Chiller Than Most fanzine, issue 4. Photos by James Damion, Freddy Alva, Chris Wynne, Chris Benetos.
My name is Todd Lung and I was the drummer for the band.
In order to give you the full radio show experience, I need to start from no place else but the beginning….. In 1988 Fit of Anger was comprised of a bunch of 16 and 17 year old kids. It was Nick on vocals, Al on guitar, Chris on bass, and me on drums. We were all living in College Point and would practice almost every day after school in my basement. Nick and I went to the same school (including Tom Daly the singer of Stand Proud). We had just put out our first demo. Our first show was a CB’s Sunday Matinee. If I remember correctly it was for Sheer Terror’s record release party. Every Thursday night I would listen to Crucial Chaos just to see if they would play our demo.
The station was great because they would play all the local hardcore and punk bands music, no matter the recording quality. 89.1 was hard for me to get on my radio, so even the best recordings at the time sounded gritty. One night the DJ had announced they were receiving a lot of requests for FOA. He followed it up by playing POW Bring Them Home. I’d like to add that Crucial Chaos was great because it got you ready for the weekend hardcore shows no matter where they were or who was playing. When I was told we were playing Crucial Chaos, besides how fucking cool that was, I thought how are we getting our shit there? It was one thing for our friends to borrow their parent’s cars on a Sunday afternoon, but to do it during the week at night? That night we waited on two friends to drive us. We loaded Gange’s Cordoba (Mike Gange who later became the executive producer for the Howard Stern Show) with my drums, guitars, and sent him on his way to the city. We waited for our other friend (who shall remain nameless) to pick us up and he never showed. My brother Andy had come home in his little Nissan Sentra. He agreed to take us to NYU. We all piled in his car which was so small that we had to roll the windows down in the back seat so Chris’ bass guitar would fit. I’ll never forget sitting in the back seat of my brother’s car, holding on to Chris’ bass with the windows rolled down, sticking out on both sides of the car. Andy dropped us off at the school on the sidewalk where all my drums and guitars met us on the sidewalk.
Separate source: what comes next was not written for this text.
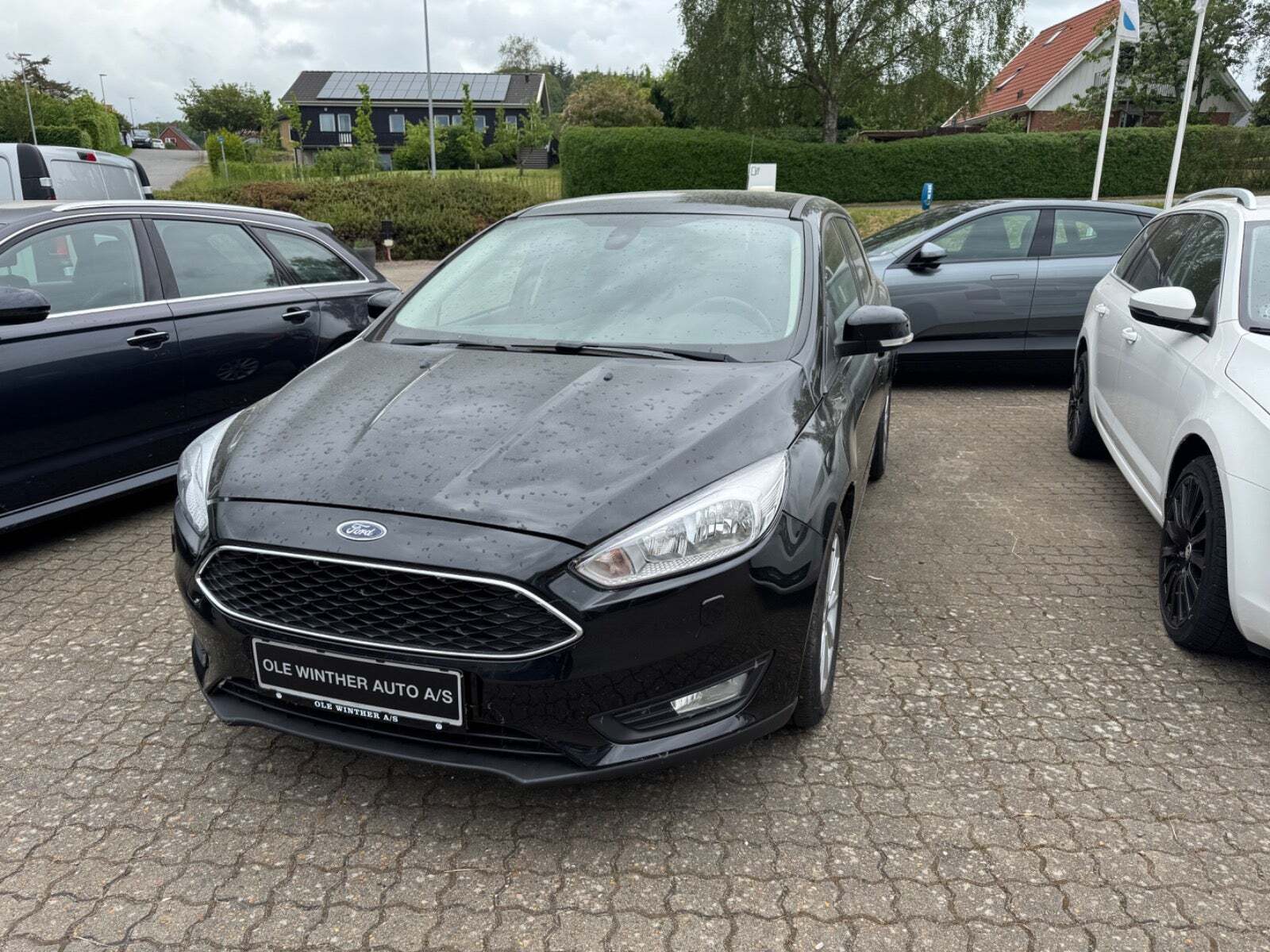 Ford Focus 1,0 SCTi 125 Trend stc.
Freddy Alva: Hanging out w/Fit Of Anger in College Point, Queens 1988.
We were met by an “Engineer” who guided the band, the equipment, and all our friends who showed up, to what I remember as this little room. It was like being an animal in a cage at the zoo. There was barely enough room for the band and the equipment, let alone all our friends who showed up. The engineers in the booth kept saying we couldn’t have all those people in there with us, but they stayed the entire set. Not sure of any flyers on the wall, as the whole process was rushed from when we arrived, set up and then went live. The quarters were so cramped that Chris kept hitting my cymbals with his bass. Our friends at least brought beer with them, which also was not allowed in the studio but we drank them anyway. Highlights of the experience now listening back are that both Nick and I married our high school sweethearts. You will hear Nick dedicating songs to Pepsi (her name is Pepita but we all called her Pepsi), as well as me yelling out “Yes Helen!” The words between Al and Nick saying “Especially Dave Moscatto (who later became Big Dave on MTV’s battle for Ozzfest, Ozzy’s kids nanny and now his tour manager)” and Nick says “Whatever!” Then Nick is asking for water for like 3 songs. “Someone get me some water!”… no one got him water. Ha, that’s how we were together all the time, if you acted like an asshole you got treated like an asshole.
I knew we made our mark in hardcore when after we played our set. They invited us in the back of the studio to cut some promo I.D’s. “We are Fit of Anger and you are listening to Crucial Chaos on 89.1 WNYU”. Easier said then done. We did about 5 of them and I think they all sucked. I never did hear any of the promos we recorded played on the radio. The next morning I got up and went to school. I’ll never forget how I felt being tired and hung over in homeroom. The kid next to me (who I didn’t get along with, was part of the jocks, aka the “in crowd”), tells me he heard me on the radio last night, and says “You guys were great last night.” “Let me know when you play a show”. I so wanted him to come to CB’s that Sunday so he could get the shit kicked out of him. It was after playing the radio station that I was recognized by the “in crowd”. As I walked through the halls, guys would stop me to talk about the band. What Crucial Chaos did was bring the music into the radios of those that normally wouldn’t listen to that style of music. NYHC had shows, tapes, 7”’s and records, but no airplay. Crucial Chaos provided that format to which I will be forever grateful. When FOA recorded demos or played live, there was no difference. It’s not like we had the money back then to record individual tracks. We would all play and sing at the same time, so how you heard us playing on a recording is how you heard us live. Even when you hear us on New Breed’s Tape Compilation, you hear Nick start the song with “Just one more take?” All we did back then was play and record the songs over and over as a group and then pick the best one.